Teams: A new “Meeting Prep” prompt pulls together the meeting invite, related chat history, and shared files, then pre-fills a Copilot chat with suggested questions. This is genuinely useful for anyone who has ever joined a meeting underprepared.
Mobile: The Microsoft 365 Copilot mobile app has been rebuilt with a chat-first design, cleaner navigation, text formatting in prompts, and a new liquid glass visual style. Citations are easier to access and reopen, and there is now a dedicated visualisation for voice conversations.
What This Means for You
If you use Microsoft 365 Copilot regularly, you will notice the difference immediately. The experience is faster, less cluttered, and considerably better at understanding what you are actually trying to accomplish rather than waiting for you to phrase a perfect prompt.
For IT administrators, the redesign reduces user friction, which should lower support volume. The rollout respects your existing controls: Group Policy and the Microsoft 365 Apps admin center give you the same governance tools you already use. Semi-Annual Enterprise Channel customers will see the changes in the July 2026 update, and admins can pause feature updates through existing channels if needed.

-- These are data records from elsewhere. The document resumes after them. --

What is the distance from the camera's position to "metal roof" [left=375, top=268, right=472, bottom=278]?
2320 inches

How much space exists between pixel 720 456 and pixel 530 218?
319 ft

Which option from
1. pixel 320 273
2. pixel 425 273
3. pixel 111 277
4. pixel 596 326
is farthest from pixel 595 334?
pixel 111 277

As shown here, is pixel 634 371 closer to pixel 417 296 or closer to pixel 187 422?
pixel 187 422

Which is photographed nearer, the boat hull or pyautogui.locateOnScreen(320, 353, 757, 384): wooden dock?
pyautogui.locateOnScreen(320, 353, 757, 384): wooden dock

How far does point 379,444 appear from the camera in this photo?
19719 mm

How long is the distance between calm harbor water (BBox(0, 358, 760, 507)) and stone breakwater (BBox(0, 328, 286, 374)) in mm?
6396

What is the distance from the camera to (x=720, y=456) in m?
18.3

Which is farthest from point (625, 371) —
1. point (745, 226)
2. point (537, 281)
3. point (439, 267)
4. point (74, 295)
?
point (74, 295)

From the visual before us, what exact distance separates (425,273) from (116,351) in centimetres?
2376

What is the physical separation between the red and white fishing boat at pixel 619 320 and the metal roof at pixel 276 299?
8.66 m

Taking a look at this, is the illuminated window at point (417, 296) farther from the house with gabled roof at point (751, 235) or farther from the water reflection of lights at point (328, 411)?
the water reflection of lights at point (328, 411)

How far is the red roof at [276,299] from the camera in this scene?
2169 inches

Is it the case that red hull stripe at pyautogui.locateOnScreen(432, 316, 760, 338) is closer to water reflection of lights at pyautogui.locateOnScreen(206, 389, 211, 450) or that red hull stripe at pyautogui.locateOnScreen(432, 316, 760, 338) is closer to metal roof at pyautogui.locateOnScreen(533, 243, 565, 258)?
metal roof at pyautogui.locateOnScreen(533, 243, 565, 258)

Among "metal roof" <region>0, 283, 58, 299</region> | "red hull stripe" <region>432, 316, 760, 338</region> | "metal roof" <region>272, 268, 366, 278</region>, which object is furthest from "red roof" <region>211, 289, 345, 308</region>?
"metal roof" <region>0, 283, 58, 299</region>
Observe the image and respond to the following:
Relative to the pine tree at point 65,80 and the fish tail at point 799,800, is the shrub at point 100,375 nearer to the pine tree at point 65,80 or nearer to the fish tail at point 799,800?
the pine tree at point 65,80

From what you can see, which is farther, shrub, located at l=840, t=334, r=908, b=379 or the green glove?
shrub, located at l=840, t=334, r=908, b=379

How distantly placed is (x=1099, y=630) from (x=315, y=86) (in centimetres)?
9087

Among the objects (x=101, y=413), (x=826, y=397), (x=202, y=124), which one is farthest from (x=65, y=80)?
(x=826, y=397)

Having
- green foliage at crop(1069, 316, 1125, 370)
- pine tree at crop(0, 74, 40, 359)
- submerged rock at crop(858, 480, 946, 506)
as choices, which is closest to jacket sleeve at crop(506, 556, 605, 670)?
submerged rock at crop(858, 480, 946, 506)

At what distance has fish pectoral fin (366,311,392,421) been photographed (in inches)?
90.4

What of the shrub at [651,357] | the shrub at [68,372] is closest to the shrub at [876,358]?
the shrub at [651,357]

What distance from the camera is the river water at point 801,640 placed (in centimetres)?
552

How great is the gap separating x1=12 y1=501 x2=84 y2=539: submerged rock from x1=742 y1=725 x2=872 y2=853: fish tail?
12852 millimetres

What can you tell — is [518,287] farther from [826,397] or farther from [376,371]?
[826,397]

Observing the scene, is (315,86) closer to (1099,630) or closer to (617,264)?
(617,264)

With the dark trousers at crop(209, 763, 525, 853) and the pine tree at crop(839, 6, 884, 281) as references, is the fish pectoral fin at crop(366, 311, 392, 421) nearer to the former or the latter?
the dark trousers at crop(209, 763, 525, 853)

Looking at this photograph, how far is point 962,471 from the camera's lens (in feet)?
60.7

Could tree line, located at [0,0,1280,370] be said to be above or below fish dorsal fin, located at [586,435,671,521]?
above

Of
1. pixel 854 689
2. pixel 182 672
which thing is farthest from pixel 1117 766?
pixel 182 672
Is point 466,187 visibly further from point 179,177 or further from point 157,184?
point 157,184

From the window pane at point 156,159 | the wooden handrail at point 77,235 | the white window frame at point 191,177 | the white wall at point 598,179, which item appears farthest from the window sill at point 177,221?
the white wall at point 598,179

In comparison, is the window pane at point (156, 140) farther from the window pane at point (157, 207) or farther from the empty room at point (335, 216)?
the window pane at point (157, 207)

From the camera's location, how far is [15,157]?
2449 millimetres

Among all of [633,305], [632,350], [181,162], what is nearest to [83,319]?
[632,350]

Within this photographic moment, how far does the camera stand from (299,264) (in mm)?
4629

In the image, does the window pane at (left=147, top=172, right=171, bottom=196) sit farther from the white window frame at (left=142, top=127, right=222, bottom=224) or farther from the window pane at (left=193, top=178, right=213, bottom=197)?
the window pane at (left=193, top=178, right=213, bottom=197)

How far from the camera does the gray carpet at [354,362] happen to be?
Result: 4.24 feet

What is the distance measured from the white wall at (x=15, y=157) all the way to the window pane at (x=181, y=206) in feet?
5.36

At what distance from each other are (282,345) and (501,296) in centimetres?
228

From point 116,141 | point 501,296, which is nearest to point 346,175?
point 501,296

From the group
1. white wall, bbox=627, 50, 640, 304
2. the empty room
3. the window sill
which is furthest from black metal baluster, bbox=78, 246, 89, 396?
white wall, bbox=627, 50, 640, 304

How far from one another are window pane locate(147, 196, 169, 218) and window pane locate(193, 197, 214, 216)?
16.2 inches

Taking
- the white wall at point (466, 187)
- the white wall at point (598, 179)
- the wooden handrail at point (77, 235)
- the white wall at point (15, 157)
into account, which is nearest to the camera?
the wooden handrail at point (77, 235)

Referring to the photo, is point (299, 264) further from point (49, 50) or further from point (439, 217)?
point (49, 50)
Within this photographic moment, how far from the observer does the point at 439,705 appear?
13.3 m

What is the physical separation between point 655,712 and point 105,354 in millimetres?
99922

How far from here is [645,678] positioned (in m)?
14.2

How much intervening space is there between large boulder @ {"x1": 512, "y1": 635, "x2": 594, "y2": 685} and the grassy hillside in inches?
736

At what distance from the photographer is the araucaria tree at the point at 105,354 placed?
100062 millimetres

For small businesses, there is additional context worth noting. From July 1, Microsoft is introducing new SKUs, Microsoft 365 Business Standard with Copilot and Microsoft 365 Business Premium with Copilot, that bundle these capabilities directly into the subscription rather than requiring a separate Copilot add-on licence.
Under the Hood: New Models and Connections
The redesign also brings meaningful additions to what Copilot can actually do:
- Model selection is now built into the interface. You can choose between available models depending on the task.
- Anthropic’s Claude Opus 4.8 is now available inside Microsoft 365 Copilot, suited for complex, multi-step tasks and long-running workflows.
- OpenAI’s GPT-5.5 Instant is also available, focused on clearer, more concise answers for everyday work.
- Federated MCP Connectors allow Copilot to query partner systems live at prompt time using the Model Context Protocol, so answers reflect current data rather than stale snapshots. Supported partners include Canva, HubSpot, Linear, Moody’s, and Notion. Access follows the user’s existing identity and permissions.
- Apple CarPlay support has been added, giving users a hands-free way to continue Copilot conversations while driving.
The Honest Context
It is worth acknowledging that Microsoft has had some stumbles getting Copilot’s interface right. The company previously admitted the floating Copilot button added to Word, Excel, and PowerPoint was a mistake, and has since moved it to a less intrusive permanent icon at the bottom right of the screen. This redesign reflects that feedback. The goal is clearly to make Copilot feel like a capable colleague working alongside you rather than a feature constantly trying to get your attention.
The full announcement from Microsoft is worth reading if you want the detailed breakdown. For most people, though, the update will simply arrive as part of your next monthly Office update and speak for itself.